== Task directions ==
Transcribe the passage below on token generation speeds, beginning at the words "Tokens per second" and stopping after "tokens/sec, it’s instantaneous.".

== Passage shown ==

▬▬▬▬▬▬

In practice, this means:
- CPU only (llama.cpp, 7B model): ~5–15 tokens/second on a modern machine
- NVIDIA 3090 (24GB VRAM): ~50–80 tokens/second
- NVIDIA 4090 (24GB VRAM): ~80–130 tokens/second
- AMD RX 7900 XTX (24GB VRAM): ~40–70 tokens/second (on a good day, with ROCm cooperating)
Tokens per second matters because it’s the difference between watching words trickle out painfully and having something that feels responsive. At 5 tokens/sec, a 200-word response takes almost a minute. At 80 tokens/sec, it’s instantaneous.
Path 1: NVIDIA + CUDA — The Easy Path (Relatively Speaking)

▬▬▬▬▬▬

== Detection listing ==
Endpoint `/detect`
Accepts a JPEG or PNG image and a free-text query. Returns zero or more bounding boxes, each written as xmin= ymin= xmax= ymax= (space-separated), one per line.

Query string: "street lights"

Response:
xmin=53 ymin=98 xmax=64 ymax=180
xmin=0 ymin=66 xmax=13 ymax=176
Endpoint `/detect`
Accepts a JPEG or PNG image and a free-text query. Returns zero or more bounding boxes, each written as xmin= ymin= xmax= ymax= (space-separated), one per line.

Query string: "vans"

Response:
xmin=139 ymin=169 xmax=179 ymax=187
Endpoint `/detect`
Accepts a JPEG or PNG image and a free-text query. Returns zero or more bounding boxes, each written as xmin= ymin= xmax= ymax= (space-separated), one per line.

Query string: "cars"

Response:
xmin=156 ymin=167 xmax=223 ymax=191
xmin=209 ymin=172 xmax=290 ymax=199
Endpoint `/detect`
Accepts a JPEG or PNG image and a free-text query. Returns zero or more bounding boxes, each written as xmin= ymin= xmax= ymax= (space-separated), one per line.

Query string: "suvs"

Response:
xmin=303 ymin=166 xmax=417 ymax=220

▬▬▬▬▬▬

== Reply ==
Tokens per second matters because it’s the difference between watching words trickle out painfully and having something that feels responsive. At 5 tokens/sec, a 200-word response takes almost a minute. At 80 tokens/sec, it’s instantaneous.